Task goal >> Copy the entries below word for word, leaving out the pictures.

[Spatial relationship data]
%%

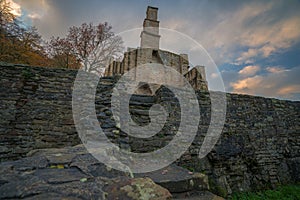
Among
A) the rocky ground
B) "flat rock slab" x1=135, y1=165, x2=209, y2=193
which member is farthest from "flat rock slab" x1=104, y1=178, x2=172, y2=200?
"flat rock slab" x1=135, y1=165, x2=209, y2=193

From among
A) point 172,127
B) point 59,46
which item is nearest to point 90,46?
point 59,46

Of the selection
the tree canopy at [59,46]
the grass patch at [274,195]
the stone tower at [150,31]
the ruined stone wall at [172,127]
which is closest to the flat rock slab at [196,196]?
the ruined stone wall at [172,127]

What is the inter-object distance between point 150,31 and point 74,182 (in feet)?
61.4

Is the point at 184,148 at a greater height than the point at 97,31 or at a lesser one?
lesser

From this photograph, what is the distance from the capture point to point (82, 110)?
3.62 metres

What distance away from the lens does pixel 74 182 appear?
1396 millimetres

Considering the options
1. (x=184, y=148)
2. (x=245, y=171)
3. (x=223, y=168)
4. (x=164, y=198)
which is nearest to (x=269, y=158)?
(x=245, y=171)

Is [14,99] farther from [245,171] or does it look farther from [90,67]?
[90,67]

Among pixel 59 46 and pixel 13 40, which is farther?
pixel 59 46

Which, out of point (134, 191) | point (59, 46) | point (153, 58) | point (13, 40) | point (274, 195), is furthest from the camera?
point (153, 58)

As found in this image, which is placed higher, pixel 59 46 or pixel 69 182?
pixel 59 46

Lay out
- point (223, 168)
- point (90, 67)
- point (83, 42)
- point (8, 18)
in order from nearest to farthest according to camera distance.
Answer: point (223, 168), point (8, 18), point (90, 67), point (83, 42)

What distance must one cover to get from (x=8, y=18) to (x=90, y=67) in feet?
19.5

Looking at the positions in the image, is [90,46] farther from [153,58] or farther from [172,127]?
[172,127]
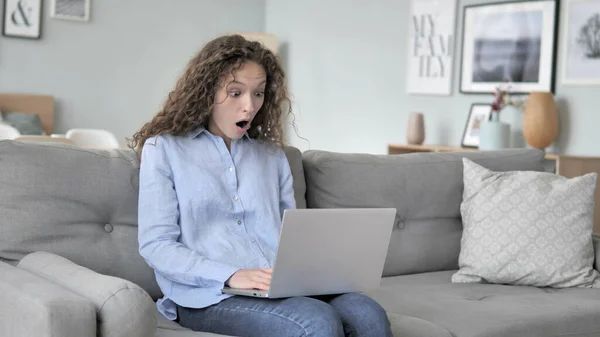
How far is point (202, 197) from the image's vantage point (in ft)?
7.18

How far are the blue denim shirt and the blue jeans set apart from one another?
0.05 metres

%%

Output for this exercise >>
Among
A) the rocky ground
B) "flat rock slab" x1=135, y1=165, x2=209, y2=193
which member is farthest from "flat rock slab" x1=104, y1=178, x2=172, y2=200?
"flat rock slab" x1=135, y1=165, x2=209, y2=193

From among
A) point 172,127
B) point 59,46
which item is nearest to point 90,46?
point 59,46

Of the selection
the tree canopy at [59,46]
the grass patch at [274,195]
the stone tower at [150,31]
the ruined stone wall at [172,127]
which is closest to the flat rock slab at [196,196]?
the ruined stone wall at [172,127]

What is the inter-object distance between point 150,31 and point 74,182 (in feet)?
61.4

Is the point at 184,148 at a greater height than the point at 97,31 or at a lesser one?
lesser

From this photograph, what is the distance from the capture point to point (82, 110)?
3.62 metres

What distance away from the lens does pixel 74 182 appear?
1396 millimetres

Considering the options
1. (x=184, y=148)
2. (x=245, y=171)
3. (x=223, y=168)
4. (x=164, y=198)
which is nearest to (x=269, y=158)?
(x=245, y=171)

Is [14,99] farther from [245,171] or does it look farther from [90,67]?
[90,67]

Among pixel 59 46 and pixel 13 40, which is farther?
pixel 59 46

Which, out of point (134, 191) | point (59, 46) | point (153, 58) | point (13, 40) | point (274, 195), is furthest from the camera?
point (153, 58)

As found in this image, which is placed higher, pixel 59 46 or pixel 69 182?
pixel 59 46

Lay out
- point (223, 168)
- point (90, 67)
- point (83, 42)
- point (8, 18)
in order from nearest to farthest according to camera distance.
Answer: point (223, 168), point (8, 18), point (90, 67), point (83, 42)

What distance must one cover to get from (x=8, y=18) to (x=90, y=67) in feet?
19.5

Looking at the positions in the image, is [90,46] farther from [153,58] or farther from [172,127]?
[172,127]
How far is point (202, 197) from the image's vantage point (in ft)?
7.18

How far are the blue denim shirt and the blue jeans set apart from one another?
0.05 metres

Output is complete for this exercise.